Sunday, March 15, 6pm
What is wealth? Can there be a definition that moves beyond the superficiality of cash accumulation? Who is embracing a new definition? Using data collected form ethnographic work conducted in Maya villages in the lowland rainforests of Belize, social anthropologist Kristina Baines presents thoughts on the movement between a traditional reciprocal labor system to a cash economy, and back again. Outlining the details of the Maya reciprocal labor system, which uses a day’s work as currency to trade for a day’s work of another community member, Kristina discusses what it means in terms of health, heritage and future to use a cash-less system. As part of Proteus’ ongoing exploration of COMMERCE, Kristina questions our understandings of poverty and wealth, the linear perception of “development” and how we put alternatives to capital into “communal” or “fringe” boxes. What lessons can these traditional systems teach us about commerce in our communities when we recast ideas about heritage in the present?

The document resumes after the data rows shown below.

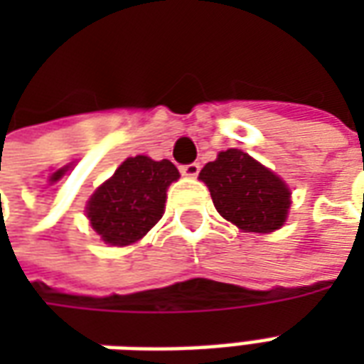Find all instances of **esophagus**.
Returning <instances> with one entry per match:
<instances>
[{
	"mask_svg": "<svg viewBox=\"0 0 364 364\" xmlns=\"http://www.w3.org/2000/svg\"><path fill=\"white\" fill-rule=\"evenodd\" d=\"M198 171H200V166H198V164H189V166L181 167V173L185 175V177H191V179H195L198 175Z\"/></svg>",
	"mask_w": 364,
	"mask_h": 364,
	"instance_id": "obj_1",
	"label": "esophagus"
}]
</instances>
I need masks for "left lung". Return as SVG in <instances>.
<instances>
[{
    "label": "left lung",
    "instance_id": "8db88e82",
    "mask_svg": "<svg viewBox=\"0 0 364 364\" xmlns=\"http://www.w3.org/2000/svg\"><path fill=\"white\" fill-rule=\"evenodd\" d=\"M198 179L205 181L216 210L244 232L269 234L287 222L290 191L287 183L257 159L236 148L208 161Z\"/></svg>",
    "mask_w": 364,
    "mask_h": 364
}]
</instances>
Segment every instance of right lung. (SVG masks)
I'll use <instances>...</instances> for the list:
<instances>
[{"label":"right lung","mask_w":364,"mask_h":364,"mask_svg":"<svg viewBox=\"0 0 364 364\" xmlns=\"http://www.w3.org/2000/svg\"><path fill=\"white\" fill-rule=\"evenodd\" d=\"M179 179L169 159H124L85 206L91 228L109 245H130L150 232L164 214L167 187Z\"/></svg>","instance_id":"add662e5"}]
</instances>
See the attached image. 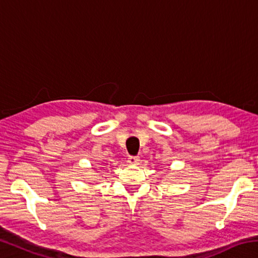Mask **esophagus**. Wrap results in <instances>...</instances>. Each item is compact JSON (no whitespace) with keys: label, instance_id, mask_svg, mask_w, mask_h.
I'll return each instance as SVG.
<instances>
[{"label":"esophagus","instance_id":"1","mask_svg":"<svg viewBox=\"0 0 258 258\" xmlns=\"http://www.w3.org/2000/svg\"><path fill=\"white\" fill-rule=\"evenodd\" d=\"M128 164L130 165H138L139 161H140V158L139 157H134V156H131L128 157Z\"/></svg>","mask_w":258,"mask_h":258}]
</instances>
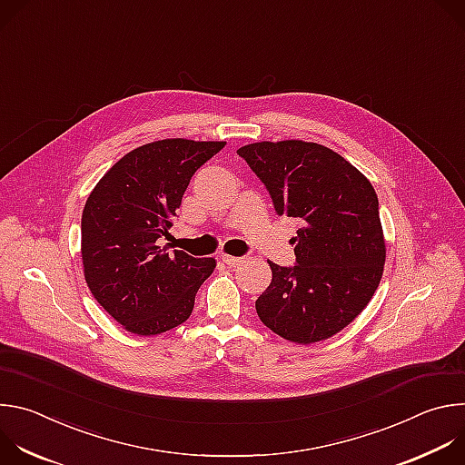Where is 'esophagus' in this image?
Listing matches in <instances>:
<instances>
[{
  "mask_svg": "<svg viewBox=\"0 0 465 465\" xmlns=\"http://www.w3.org/2000/svg\"><path fill=\"white\" fill-rule=\"evenodd\" d=\"M221 259H223V262L228 264V267H237V264H241L244 261V257H235V255H228V253H223Z\"/></svg>",
  "mask_w": 465,
  "mask_h": 465,
  "instance_id": "obj_1",
  "label": "esophagus"
}]
</instances>
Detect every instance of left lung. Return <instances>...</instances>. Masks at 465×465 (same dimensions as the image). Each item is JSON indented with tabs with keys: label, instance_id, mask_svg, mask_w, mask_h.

Kristina Baines is a social anthropologist on a mission to uncover ecological connections to health and happiness. She works with Maya communities in the Toledo District, Belize and in the US, and has collaboratively developed environmental and cultural heritage educational materials based on local research (www.teacha.com). She hopes, through the use of technology, to promote the wide dissemination of anthropological ideas and their applications (www.coolanthropology.com). She is currently an Assistant Professor of Anthropology and Faculty for Academic Technology with the City University of New York at Guttman Community College in New York City.